**Data:**
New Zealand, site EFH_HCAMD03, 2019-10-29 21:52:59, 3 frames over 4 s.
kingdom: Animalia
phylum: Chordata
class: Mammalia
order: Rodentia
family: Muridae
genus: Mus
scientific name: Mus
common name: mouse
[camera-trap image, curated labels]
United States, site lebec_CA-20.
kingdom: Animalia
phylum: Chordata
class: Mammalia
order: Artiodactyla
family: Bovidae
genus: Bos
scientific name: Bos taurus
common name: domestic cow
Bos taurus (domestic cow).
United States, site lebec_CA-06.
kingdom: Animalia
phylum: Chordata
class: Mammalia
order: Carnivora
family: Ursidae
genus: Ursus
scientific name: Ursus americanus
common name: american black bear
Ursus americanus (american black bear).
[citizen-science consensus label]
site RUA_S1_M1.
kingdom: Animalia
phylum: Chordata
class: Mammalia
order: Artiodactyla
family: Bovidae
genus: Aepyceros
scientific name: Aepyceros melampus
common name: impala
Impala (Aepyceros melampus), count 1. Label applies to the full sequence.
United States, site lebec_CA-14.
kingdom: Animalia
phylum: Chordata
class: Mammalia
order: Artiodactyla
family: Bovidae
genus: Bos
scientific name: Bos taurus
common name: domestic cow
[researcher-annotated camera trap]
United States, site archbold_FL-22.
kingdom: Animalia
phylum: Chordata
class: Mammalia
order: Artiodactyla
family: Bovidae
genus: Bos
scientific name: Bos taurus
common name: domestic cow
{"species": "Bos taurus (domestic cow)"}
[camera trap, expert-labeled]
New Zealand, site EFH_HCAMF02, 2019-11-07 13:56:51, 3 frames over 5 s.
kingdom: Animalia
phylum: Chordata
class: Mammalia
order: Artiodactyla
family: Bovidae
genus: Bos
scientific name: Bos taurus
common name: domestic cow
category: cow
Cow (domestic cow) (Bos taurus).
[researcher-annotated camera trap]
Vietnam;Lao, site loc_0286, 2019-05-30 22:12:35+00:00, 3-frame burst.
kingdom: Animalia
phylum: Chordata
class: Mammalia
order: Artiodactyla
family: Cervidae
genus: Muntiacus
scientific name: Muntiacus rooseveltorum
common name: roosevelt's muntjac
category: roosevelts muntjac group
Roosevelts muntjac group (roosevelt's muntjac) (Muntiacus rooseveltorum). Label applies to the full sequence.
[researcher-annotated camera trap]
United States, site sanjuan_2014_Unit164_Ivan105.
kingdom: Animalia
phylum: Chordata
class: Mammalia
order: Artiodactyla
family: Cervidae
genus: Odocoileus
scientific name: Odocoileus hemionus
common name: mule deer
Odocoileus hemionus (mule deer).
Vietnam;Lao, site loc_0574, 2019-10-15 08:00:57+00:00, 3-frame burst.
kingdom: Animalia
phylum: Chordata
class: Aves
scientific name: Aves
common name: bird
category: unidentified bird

**Your instructions:** What you write must be the entries restated word for word, from the opening line through the one holding "[camera trap, expert-labeled]", with nothing else.

**Written solution:**
New Zealand, site EFH_HCAMD03, 2019-10-29 21:52:59, 3 frames over 4 s.
kingdom: Animalia
phylum: Chordata
class: Mammalia
order: Rodentia
family: Muridae
genus: Mus
scientific name: Mus
common name: mouse
[camera-trap image, curated labels]
United States, site lebec_CA-20.
kingdom: Animalia
phylum: Chordata
class: Mammalia
order: Artiodactyla
family: Bovidae
genus: Bos
scientific name: Bos taurus
common name: domestic cow
Bos taurus (domestic cow).
United States, site lebec_CA-06.
kingdom: Animalia
phylum: Chordata
class: Mammalia
order: Carnivora
family: Ursidae
genus: Ursus
scientific name: Ursus americanus
common name: american black bear
Ursus americanus (american black bear).
[citizen-science consensus label]
site RUA_S1_M1.
kingdom: Animalia
phylum: Chordata
class: Mammalia
order: Artiodactyla
family: Bovidae
genus: Aepyceros
scientific name: Aepyceros melampus
common name: impala
Impala (Aepyceros melampus), count 1. Label applies to the full sequence.
United States, site lebec_CA-14.
kingdom: Animalia
phylum: Chordata
class: Mammalia
order: Artiodactyla
family: Bovidae
genus: Bos
scientific name: Bos taurus
common name: domestic cow
[researcher-annotated camera trap]
United States, site archbold_FL-22.
kingdom: Animalia
phylum: Chordata
class: Mammalia
order: Artiodactyla
family: Bovidae
genus: Bos
scientific name: Bos taurus
common name: domestic cow
{"species": "Bos taurus (domestic cow)"}
[camera trap, expert-labeled]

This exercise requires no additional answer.